For Immediate Release:

26 November 2013

Contact:

Ben Williamson +44 (0) 207 837 6327, ext 229; [email protected]

Photos from the event can be found here, here and here.     

London – Confined to cages, wearing monkey masks and holding signs that read, “China Southern Ships Monkeys for Deadly Experiments”, PETA members converged on One Whitehall Place on Tuesday morning  where Tan Wangeng, president and CEO of China Southern Airlines, was speaking at an aviation conference  to demand that the airline stop shipping monkeys to laboratories, where they are imprisoned in tiny cages, force-fed chemicals, crippled, cut into and killed.

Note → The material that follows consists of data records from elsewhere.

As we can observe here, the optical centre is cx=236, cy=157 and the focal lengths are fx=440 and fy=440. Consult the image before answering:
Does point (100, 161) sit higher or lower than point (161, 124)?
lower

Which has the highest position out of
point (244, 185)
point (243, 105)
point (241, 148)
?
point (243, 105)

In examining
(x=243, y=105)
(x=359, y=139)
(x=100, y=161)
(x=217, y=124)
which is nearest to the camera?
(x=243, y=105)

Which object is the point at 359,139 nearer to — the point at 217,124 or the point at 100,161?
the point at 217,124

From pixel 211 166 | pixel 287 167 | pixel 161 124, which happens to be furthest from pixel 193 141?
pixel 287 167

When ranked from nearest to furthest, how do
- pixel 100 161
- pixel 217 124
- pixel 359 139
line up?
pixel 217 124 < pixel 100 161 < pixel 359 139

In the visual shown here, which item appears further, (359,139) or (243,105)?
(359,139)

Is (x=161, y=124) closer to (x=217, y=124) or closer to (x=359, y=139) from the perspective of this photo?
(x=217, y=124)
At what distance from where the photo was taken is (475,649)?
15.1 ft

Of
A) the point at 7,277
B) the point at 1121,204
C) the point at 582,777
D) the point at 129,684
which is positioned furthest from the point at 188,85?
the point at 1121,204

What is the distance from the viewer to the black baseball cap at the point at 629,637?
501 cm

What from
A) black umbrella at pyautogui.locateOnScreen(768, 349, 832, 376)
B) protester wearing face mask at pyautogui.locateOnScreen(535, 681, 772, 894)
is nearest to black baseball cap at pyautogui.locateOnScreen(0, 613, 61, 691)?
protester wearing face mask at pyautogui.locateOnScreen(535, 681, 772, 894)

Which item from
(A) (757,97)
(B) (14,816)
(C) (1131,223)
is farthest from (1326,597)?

“By shipping monkeys destined for experimentation, China Southern Airlines is one of only two major airlines still complicit in a bloody business that condemns tens of thousands of primates to confinement, mutilation, poisoning and death in laboratories”, says PETA Campaign Coordinator Kirsty Henderson. “The public has told China Southern loud and clear that cruelty doesn’t fly and that they’ll choose other carriers until the airline stops sending monkeys to endure pain and misery in experiments.”

Every year, more than 15,000 monkeys and other primates are transported from countries such as China to the EU and the US to be imprisoned in laboratories and tormented in experiments. In the UK, more than 1,000 monkeys are imported into the EU each year. Some are bred in captivity on cramped, squalid monkey factory farms, while others are stolen from their families in the wild. The traumatised monkeys are crammed into small wooden crates and transported in the backs of lorries and then in the dark and terrifying cargo holds of planes, often on passenger flights just below unsuspecting customers.

China Southern and Air France are the only two major airlines in the world that continue to ship primates to laboratories. British Airways, Aer Lingus, Qantas, United Airlines, American Airlines, Cathay Pacific, Philippine Airlines and dozens of others refuse to take part in this violent industry and have prohibited the transportation of primates headed for experiments.